*** Opening Provided records ***
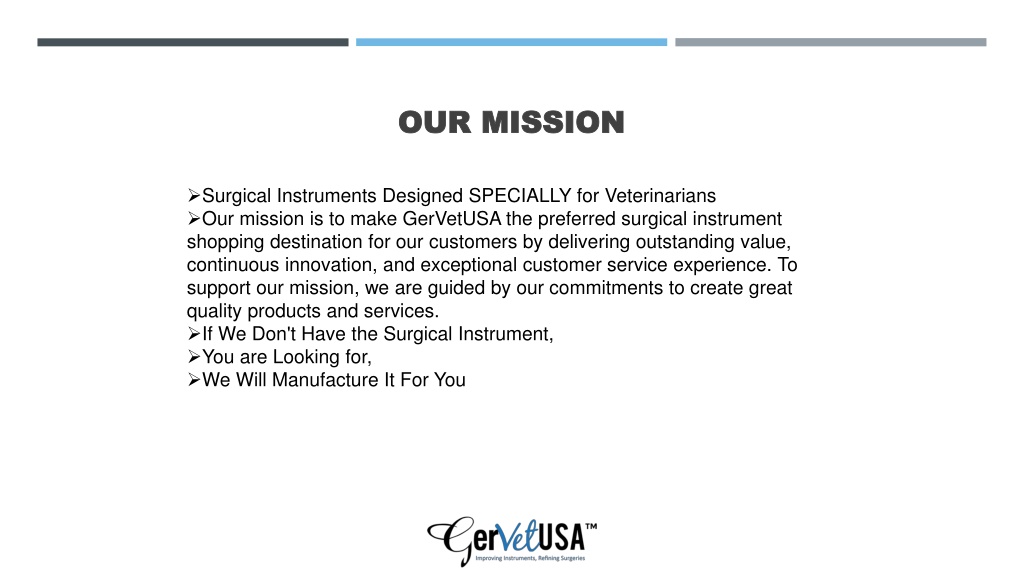 OUR MISSION

➢Surgical Instruments Designed SPECIALLY for Veterinarians
➢Our mission is to make GerVetUSA the preferred surgical instrument shopping destination for our customers by delivering outstanding value, continuous innovation, and exceptional customer service experience. To support our mission, we are guided by our commitments to create great quality products and services.
➢If We Don't Have the Surgical Instrument,
➢You are Looking for,
➢We Will Manufacture It For You

GerVetUSA™
Improving Instruments, Refining Surgeries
*** Closing Provided records ***
— Exercise brief —
Print every record above exactly, with no pictures.

— Worked solution —
 OUR MISSION

➢Surgical Instruments Designed SPECIALLY for Veterinarians
➢Our mission is to make GerVetUSA the preferred surgical instrument shopping destination for our customers by delivering outstanding value, continuous innovation, and exceptional customer service experience. To support our mission, we are guided by our commitments to create great quality products and services.
➢If We Don't Have the Surgical Instrument,
➢You are Looking for,
➢We Will Manufacture It For You

GerVetUSA™
Improving Instruments, Refining Surgeries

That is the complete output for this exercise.